January 10, 1998|By Mark Guidera | Mark Guidera,SUN STAFF

Chesapeake Biological Laboratories Inc. said yesterday that it has expanded a production agreement with Sheffield Pharmaceuticals Inc. for a new inhaler for people with asthma and other respiratory diseases.

Joseph A. Twist, a spokesman for Baltimore-based CBL, said the deal broadens an alliance formed in May 1996 in which CBL helped St. Louis-based Sheffield develop an inhaler loaded with albuterol sulfate, a medication commonly prescribed for asthma.

CBL contracts with biotechnology and pharmaceutical companies to produce sterile batches of their drugs for clinical trials and marketing.

Under the new agreement, CBL will develop the proper formulation for another asthma medicine, ipratropium bromide, to be used in Sheffield's multidose inhaler.

CBL said it will also provide sterile vials filled with the medicine for clinical trials, and will set up a production process that passes FDA review.

Twist estimated the expanded contract would result in $1 million to $2 million in revenue for the company this year.

"This is a very important contract expansion for us," he said. "We're hopeful we'll develop a long-term relationship with Sheffield."

Carl F. Siekmann, vice president for corporate development at Sheffield, said the company selected CBL to help it develop the proper formulations for the inhalers and other manufacturing needs because CBL has a strong reputation for providing sterile products and strong management.

"They have an inherent quality we knew we could rely on for supplying us for clinical trials and, hopefully, commercialization," said Siekmann.

Earlier this week, Sheffield requested FDA permission to test the albuterol sulfate inhaler in human clinical trials.

Sheffield, which underwent a management overhaul last year, licensed the inhaler technology from Siemans AG.

Sheffield has no approved products on the market yet.

Judy Roescke Bullock, chief financial officer for Sheffield, said the company anticipates that the inhaler, if approved for marketing, would be targeted to children and the elderly with asthma.

Between 10 million and 15 million suffer from the disease in the United States.

An estimated 3 million elderly suffer from chronic obstructed pulmonary disease, another condition the inhalers might be used to treat.

Because of weak lung capacity, many young and old patients must use a breathing mask or other respiratory apparatus to take their medicine. Sheffield believes its inhaler could eliminate the need for those devices.

Twist estimated that if Sheffield lands FDA approval to market its inhalers and CBL is chosen to manufacture products for shipment, the work could result in $2 million to $3 million annually in revenue for CBL.
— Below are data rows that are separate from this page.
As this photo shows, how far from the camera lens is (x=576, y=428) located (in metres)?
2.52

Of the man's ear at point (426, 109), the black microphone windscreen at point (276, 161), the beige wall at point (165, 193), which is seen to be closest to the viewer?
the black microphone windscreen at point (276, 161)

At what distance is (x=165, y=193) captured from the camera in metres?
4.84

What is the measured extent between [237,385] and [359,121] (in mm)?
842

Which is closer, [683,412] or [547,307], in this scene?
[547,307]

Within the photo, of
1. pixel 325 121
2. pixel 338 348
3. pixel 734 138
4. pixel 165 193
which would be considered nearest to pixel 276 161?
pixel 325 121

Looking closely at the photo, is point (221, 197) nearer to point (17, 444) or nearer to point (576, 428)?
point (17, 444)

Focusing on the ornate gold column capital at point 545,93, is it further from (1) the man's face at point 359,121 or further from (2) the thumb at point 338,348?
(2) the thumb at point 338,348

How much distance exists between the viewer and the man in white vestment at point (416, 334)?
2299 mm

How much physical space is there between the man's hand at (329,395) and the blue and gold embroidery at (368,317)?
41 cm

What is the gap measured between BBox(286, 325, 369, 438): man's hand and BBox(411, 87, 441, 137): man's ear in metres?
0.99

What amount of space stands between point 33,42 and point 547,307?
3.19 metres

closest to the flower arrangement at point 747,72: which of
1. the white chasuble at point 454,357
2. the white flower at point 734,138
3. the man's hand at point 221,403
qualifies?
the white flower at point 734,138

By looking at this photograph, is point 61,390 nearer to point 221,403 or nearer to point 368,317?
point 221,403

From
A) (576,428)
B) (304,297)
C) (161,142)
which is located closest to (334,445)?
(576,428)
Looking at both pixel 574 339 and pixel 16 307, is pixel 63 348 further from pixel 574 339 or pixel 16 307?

That would replace the revenue lost last year when Allergan Inc., a California-based medical products company, decided to drop CBL as its contract manufacturer for its surgical eye lubricant, Vitrax.

Allergan decided to shift production to its facility in Ireland.

Production of the lubricant, sold for cataract and eye surgery, accounted for 25 percent to 40 percent of CBL's annual revenue.

Since then, CBL has been seeking to replace the contract with new work and to diversify its customer base to prevent dependence on one client.

The company concluded its 1997 fiscal year in March with a profit of $504,000 on revenue of $8.65 million. For the first six TTC months of the 1998 fiscal year, it has lost $300,000 on $3.4 million in revenue.